Would the AI bubble be worth it?
October 6, 2025

Welcome back. This weekend, The Deep View team checked out an Anthropic-hosted pop-up in NYC's West Village. At 11:00 AM on Saturday, we found a line of probably 300 people that snaked the entire block, waiting for free coffee and a baseball hat embroidered with the text "thinking." Lines like this are rare in tech and usually are reserved for Apple unveilings. Check it out here and here.
IN TODAY’S NEWSLETTER
1. Would the AI bubble be worth it?
2. Why AI firms are betting on neoclouds
3. Big Tech goes in on quantum
BIG TECH
Would the AI bubble be worth it?

What goes up must come down.
AI investments and valuations have grown to astronomical heights, with VCs pouring a record $193 billion into AI firms this year, with most of that cash going to established startups.
Amid the hype, many are questioning whether the industry is facing a bubble.
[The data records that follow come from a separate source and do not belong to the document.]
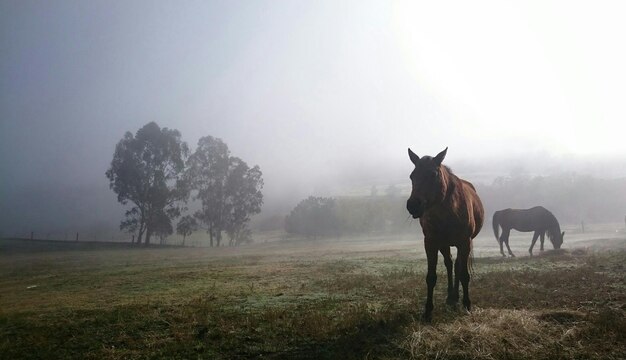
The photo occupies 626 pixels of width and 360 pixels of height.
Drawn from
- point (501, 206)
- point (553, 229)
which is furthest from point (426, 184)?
point (501, 206)

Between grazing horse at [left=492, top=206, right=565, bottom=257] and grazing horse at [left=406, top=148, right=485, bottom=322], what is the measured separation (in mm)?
16312

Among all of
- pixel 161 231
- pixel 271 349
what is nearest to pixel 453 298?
pixel 271 349

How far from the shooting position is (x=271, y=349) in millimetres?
5750

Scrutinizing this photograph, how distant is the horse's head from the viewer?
657 cm

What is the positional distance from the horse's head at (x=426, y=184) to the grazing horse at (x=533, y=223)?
1737 cm

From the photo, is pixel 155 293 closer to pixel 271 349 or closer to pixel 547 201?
pixel 271 349

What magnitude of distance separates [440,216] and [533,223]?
62.9ft

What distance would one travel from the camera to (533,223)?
2291 cm

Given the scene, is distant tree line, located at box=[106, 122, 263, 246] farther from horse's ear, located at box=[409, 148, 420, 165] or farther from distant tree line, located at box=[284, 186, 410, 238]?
horse's ear, located at box=[409, 148, 420, 165]

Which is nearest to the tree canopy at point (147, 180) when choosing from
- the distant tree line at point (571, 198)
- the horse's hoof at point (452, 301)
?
the horse's hoof at point (452, 301)

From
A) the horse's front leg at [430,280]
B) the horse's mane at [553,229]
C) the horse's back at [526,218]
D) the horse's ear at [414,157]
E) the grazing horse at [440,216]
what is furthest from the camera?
the horse's back at [526,218]

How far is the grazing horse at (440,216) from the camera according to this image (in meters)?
6.97

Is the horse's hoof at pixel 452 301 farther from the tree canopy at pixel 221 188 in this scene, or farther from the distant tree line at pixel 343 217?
the distant tree line at pixel 343 217

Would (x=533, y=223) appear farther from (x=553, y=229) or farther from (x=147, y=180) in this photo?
(x=147, y=180)
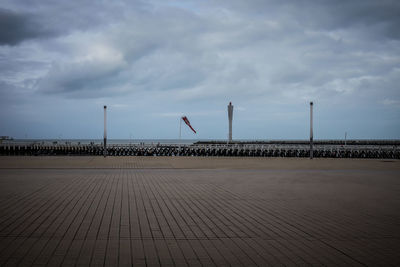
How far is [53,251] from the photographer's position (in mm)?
4930

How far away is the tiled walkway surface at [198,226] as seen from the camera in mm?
4777

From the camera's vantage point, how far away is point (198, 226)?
256 inches

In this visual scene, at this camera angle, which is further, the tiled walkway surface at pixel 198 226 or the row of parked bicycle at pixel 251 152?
the row of parked bicycle at pixel 251 152

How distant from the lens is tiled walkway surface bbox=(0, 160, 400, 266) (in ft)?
15.7

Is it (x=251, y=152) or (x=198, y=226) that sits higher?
(x=251, y=152)

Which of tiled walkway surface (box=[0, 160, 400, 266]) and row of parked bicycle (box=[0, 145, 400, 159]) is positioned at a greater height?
row of parked bicycle (box=[0, 145, 400, 159])

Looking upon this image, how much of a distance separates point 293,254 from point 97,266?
2528mm

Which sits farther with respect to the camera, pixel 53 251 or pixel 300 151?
pixel 300 151

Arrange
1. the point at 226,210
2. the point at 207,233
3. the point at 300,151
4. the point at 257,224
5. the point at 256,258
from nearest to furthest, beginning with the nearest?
1. the point at 256,258
2. the point at 207,233
3. the point at 257,224
4. the point at 226,210
5. the point at 300,151

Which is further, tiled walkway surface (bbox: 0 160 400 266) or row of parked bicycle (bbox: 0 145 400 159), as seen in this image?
row of parked bicycle (bbox: 0 145 400 159)

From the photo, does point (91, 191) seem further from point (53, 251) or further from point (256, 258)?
point (256, 258)

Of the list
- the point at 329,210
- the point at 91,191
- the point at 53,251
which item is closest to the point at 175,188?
the point at 91,191

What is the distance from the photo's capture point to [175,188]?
1143 cm

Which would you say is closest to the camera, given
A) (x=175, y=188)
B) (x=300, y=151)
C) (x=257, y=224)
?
(x=257, y=224)
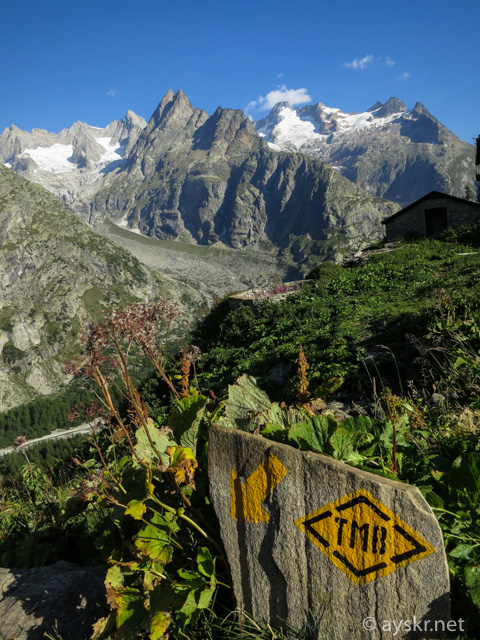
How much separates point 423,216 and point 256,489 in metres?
31.6

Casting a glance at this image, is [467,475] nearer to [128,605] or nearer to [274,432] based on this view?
[274,432]

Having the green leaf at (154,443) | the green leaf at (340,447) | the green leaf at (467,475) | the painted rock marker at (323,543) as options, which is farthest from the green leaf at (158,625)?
the green leaf at (467,475)

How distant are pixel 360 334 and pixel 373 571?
29.0ft

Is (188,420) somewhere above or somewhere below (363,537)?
above

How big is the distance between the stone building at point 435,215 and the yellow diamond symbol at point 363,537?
30.4 meters

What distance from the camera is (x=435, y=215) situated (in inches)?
1148

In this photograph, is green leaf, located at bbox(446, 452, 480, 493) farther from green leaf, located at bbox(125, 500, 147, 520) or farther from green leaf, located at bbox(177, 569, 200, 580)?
green leaf, located at bbox(125, 500, 147, 520)

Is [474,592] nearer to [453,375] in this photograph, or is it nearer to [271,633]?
[271,633]

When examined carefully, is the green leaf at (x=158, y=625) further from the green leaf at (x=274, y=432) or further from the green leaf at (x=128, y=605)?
the green leaf at (x=274, y=432)

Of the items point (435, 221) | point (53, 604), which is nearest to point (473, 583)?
point (53, 604)

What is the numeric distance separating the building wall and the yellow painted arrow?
31212mm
Now, even some of AI’s biggest supporters have started to warn of the hype growing out of control.
On Friday, Amazon founder Jeff Bezos said at Italian Tech Week that AI is in an “industrial bubble,” with FOMO pushing investors to bet on both good and bad ideas.
Meta’s Mark Zuckerberg said in mid-September on a podcast that an AI bubble is "quite possible” given the sheer dollar amount being spent on the infrastructure buildout.
OpenAI CEO Sam Altman warned of an AI bubble in August, comparing the current conditions to the dot-com bubble of 2000.
However, one thing each of these tech leaders’ opinions has in common is that, despite the risks, the outcome will be worth it.
Zuckerberg, for example, noted that he’d rather risk "misspending a couple of hundred billion" than being behind on superintelligence. Bezos, meanwhile, said that the benefits to society will still be “gigantic,” impacting “every industry.” And Altman said that, while investors are overexcited about AI, it’s “the most important thing to happen in a very long time.”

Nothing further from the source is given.